Luo Gen, Zhou Yiyi, Sun Xiaoshuai, Wang Yan, Cao Liujuan, Wu Yongjian, Huang Feiyue, Ji Rongrong
IEEE Trans Image Process. 2022;31:3386-3398. doi: 10.1109/TIP.2021.3139234. Epub 2022 May 11.
Despite the exciting performance, Transformer is criticized for its excessive parameters and computation cost. However, compressing Transformer remains as an open problem due to its internal complexity of the layer designs, i.e., Multi-Head Attention (MHA) and Feed-Forward Network (FFN). To address this issue, we introduce Group-wise Transformation towards a universal yet lightweight Transformer for vision-and-language tasks, termed as LW-Transformer. LW-Transformer applies Group-wise Transformation to reduce both the parameters and computations of Transformer, while also preserving its two main properties, i.e., the efficient attention modeling on diverse subspaces of MHA, and the expanding-scaling feature transformation of FFN. We apply LW-Transformer to a set of Transformer-based networks, and quantitatively measure them on three vision-and-language tasks and six benchmark datasets. Experimental results show that while saving a large number of parameters and computations, LW-Transformer achieves very competitive performance against the original Transformer networks for vision-and-language tasks. To examine the generalization ability, we apply LW-Transformer to the task of image classification, and build its network based on a recently proposed image Transformer called Swin-Transformer, where the effectiveness can be also confirmed.
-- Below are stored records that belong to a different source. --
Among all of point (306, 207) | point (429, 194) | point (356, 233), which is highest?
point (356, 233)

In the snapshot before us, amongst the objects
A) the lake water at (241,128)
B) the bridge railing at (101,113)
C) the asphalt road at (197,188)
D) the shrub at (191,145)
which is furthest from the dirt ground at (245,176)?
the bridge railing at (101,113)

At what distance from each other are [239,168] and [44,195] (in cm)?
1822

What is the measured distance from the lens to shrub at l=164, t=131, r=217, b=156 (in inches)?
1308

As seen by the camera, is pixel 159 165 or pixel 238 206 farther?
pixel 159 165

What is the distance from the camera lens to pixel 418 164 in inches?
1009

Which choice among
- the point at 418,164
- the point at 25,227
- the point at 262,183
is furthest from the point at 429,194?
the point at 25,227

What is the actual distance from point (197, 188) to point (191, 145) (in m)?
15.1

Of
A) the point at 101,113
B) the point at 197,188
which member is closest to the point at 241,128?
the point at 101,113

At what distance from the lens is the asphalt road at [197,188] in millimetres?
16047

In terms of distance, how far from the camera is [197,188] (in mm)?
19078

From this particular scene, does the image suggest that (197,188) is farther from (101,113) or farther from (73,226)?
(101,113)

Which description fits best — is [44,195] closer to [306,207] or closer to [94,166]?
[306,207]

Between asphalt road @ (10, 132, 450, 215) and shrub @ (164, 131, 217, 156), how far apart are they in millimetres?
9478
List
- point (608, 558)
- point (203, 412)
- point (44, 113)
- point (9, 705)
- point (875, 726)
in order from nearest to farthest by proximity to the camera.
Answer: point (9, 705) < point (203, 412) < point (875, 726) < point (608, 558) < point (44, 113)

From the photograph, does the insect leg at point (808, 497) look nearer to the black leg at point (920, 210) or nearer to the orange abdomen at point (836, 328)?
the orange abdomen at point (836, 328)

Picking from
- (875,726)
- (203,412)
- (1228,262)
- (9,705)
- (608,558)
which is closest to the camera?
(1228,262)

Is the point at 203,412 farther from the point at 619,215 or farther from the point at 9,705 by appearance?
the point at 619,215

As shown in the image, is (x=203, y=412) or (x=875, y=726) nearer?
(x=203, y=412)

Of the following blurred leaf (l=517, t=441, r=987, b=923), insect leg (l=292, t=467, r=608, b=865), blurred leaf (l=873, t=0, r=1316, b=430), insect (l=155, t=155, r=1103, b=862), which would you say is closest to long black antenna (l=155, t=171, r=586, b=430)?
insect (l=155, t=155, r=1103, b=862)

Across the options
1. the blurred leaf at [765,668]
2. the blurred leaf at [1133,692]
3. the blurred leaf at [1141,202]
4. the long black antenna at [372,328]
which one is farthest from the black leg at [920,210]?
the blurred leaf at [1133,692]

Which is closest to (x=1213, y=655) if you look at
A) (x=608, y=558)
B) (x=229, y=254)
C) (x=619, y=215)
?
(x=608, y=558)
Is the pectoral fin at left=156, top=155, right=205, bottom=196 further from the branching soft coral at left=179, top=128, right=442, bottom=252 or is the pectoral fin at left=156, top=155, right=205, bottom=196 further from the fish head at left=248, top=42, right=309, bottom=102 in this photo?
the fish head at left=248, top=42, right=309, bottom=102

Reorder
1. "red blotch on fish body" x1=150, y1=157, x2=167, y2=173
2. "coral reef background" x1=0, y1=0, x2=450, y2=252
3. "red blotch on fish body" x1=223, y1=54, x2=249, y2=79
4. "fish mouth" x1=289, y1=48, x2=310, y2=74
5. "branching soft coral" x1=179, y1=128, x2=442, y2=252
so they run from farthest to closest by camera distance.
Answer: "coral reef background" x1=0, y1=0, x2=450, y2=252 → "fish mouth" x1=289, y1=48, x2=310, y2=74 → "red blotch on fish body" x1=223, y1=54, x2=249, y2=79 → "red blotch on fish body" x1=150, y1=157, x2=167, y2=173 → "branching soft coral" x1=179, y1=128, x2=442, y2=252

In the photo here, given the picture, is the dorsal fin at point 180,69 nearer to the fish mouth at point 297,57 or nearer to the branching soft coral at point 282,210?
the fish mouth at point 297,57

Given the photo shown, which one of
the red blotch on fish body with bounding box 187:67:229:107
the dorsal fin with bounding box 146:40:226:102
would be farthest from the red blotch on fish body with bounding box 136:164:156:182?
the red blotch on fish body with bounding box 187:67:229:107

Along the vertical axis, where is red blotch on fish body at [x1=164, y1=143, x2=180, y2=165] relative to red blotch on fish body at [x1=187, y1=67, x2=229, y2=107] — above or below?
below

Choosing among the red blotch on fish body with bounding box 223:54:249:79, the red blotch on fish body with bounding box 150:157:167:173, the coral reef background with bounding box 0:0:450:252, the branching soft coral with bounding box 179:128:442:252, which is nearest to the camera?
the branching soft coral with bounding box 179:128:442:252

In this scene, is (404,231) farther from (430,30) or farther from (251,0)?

尽管Transformer有着令人兴奋的性能,但因其参数过多和计算成本过高而受到批评。然而,由于其层设计(即多头注意力机制(MHA)和前馈网络(FFN))的内部复杂性,压缩Transformer仍然是一个开放问题。为了解决这个问题,我们针对视觉和语言任务引入了一种通用且轻量级的Transformer——分组变换,称为LW-Transformer。LW-Transformer应用分组变换来减少Transformer的参数和计算量,同时还保留其两个主要特性,即MHA在不同子空间上的高效注意力建模以及FFN的扩展缩放特征变换。我们将LW-Transformer应用于一组基于Transformer的网络,并在三个视觉和语言任务以及六个基准数据集上对它们进行定量评估。实验结果表明,LW-Transformer在节省大量参数和计算量的同时,在视觉和语言任务上相对于原始Transformer网络实现了极具竞争力的性能。为了检验其泛化能力,我们将LW-Transformer应用于图像分类任务,并基于最近提出的一种名为Swin-Transformer的图像Transformer构建其网络,其有效性也得到了证实。